Excerpted passage:
======

Helping Women Faculty Navigate ‘Career Pressure Points’

As a professor of astronomy and physics, Priyamvada Natarajan doesn’t balk at taking risks. She has modeled the upper limits of “monster” black holes and analyzed the consistency of dark matter. As a theorist, she notes, intellectual risk is par for the course.

But as a woman in science, risk-taking has another meaning, she says. Studying in a predominantly male field, Natarajan considers herself fortunate to have been surrounded by exceptional mentors throughout her career. She recognizes that her experience was an unusual one. Many of her female classmates at the Massachusetts Institute of Technology (MIT) did not receive the same level of encouragement to continue their studies and research, she notes.

At Yale, Natarajan has valued the informal mentoring offered by a network of fellow scholars from varying fields through the Women Faculty Forum (WFF). In 2011, she was appointed chair of the WFF, and is now paying back what she considers “a debt” to her fellow scholars. She recently spoke with YaleNews about her experience in the sciences, her goals for the WFF, and why mentoring matters.

======

Provided material:
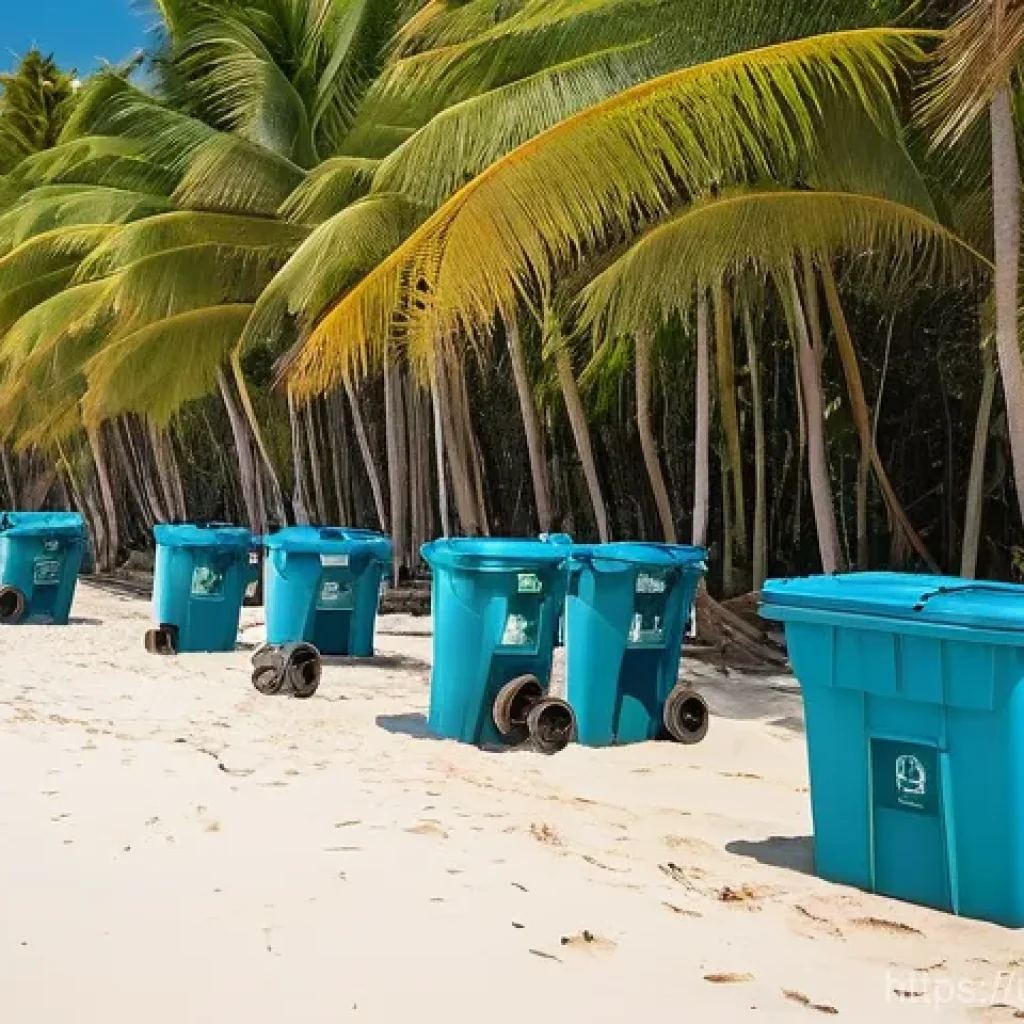 태국의 관광지 관리 - **Sustainable Beach Cleanup & Community Spirit:**
"A bright, sunny day at a pristine, uncrowded ...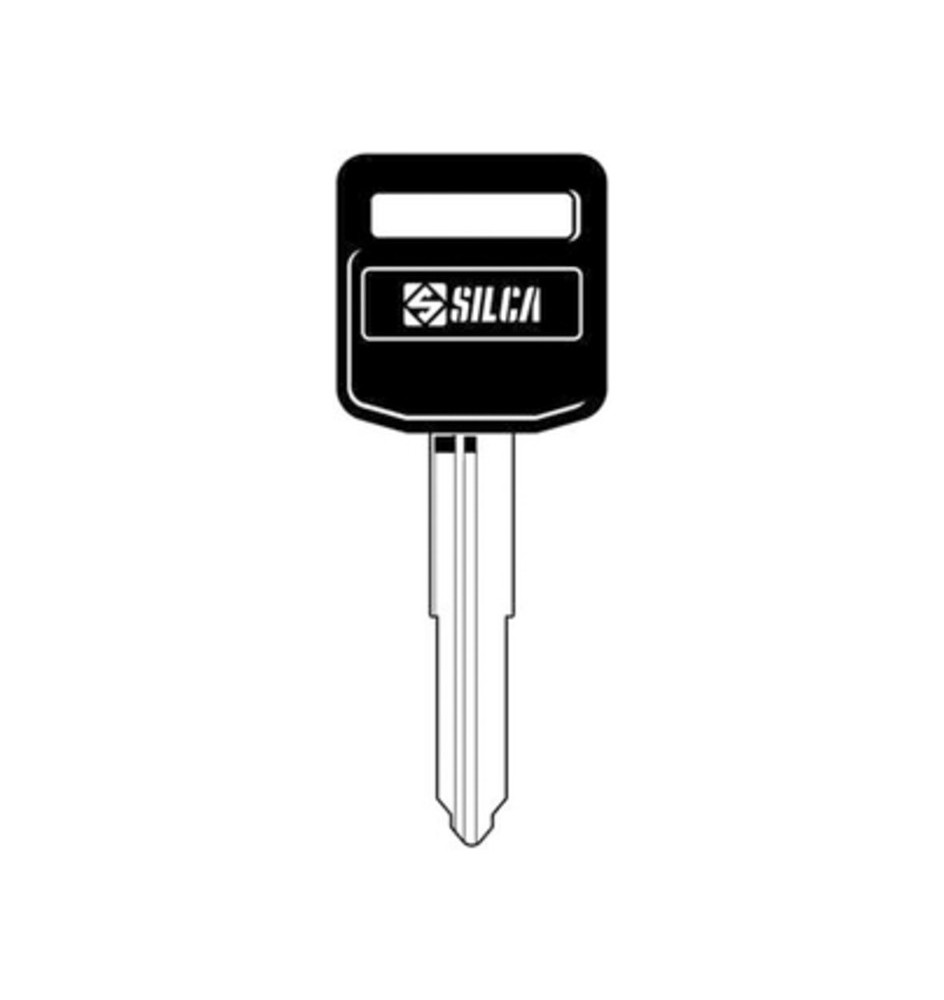 SILCA SZ14RAP CHIAVE AUTO TESTA PLASTICA OTTONE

======

Aim of the task: Print the entire article on helping women faculty, word for word. The data comes from a source separate from the article.

Task answer:
Helping Women Faculty Navigate ‘Career Pressure Points’

As a professor of astronomy and physics, Priyamvada Natarajan doesn’t balk at taking risks. She has modeled the upper limits of “monster” black holes and analyzed the consistency of dark matter. As a theorist, she notes, intellectual risk is par for the course.

But as a woman in science, risk-taking has another meaning, she says. Studying in a predominantly male field, Natarajan considers herself fortunate to have been surrounded by exceptional mentors throughout her career. She recognizes that her experience was an unusual one. Many of her female classmates at the Massachusetts Institute of Technology (MIT) did not receive the same level of encouragement to continue their studies and research, she notes.

At Yale, Natarajan has valued the informal mentoring offered by a network of fellow scholars from varying fields through the Women Faculty Forum (WFF). In 2011, she was appointed chair of the WFF, and is now paying back what she considers “a debt” to her fellow scholars. She recently spoke with YaleNews about her experience in the sciences, her goals for the WFF, and why mentoring matters.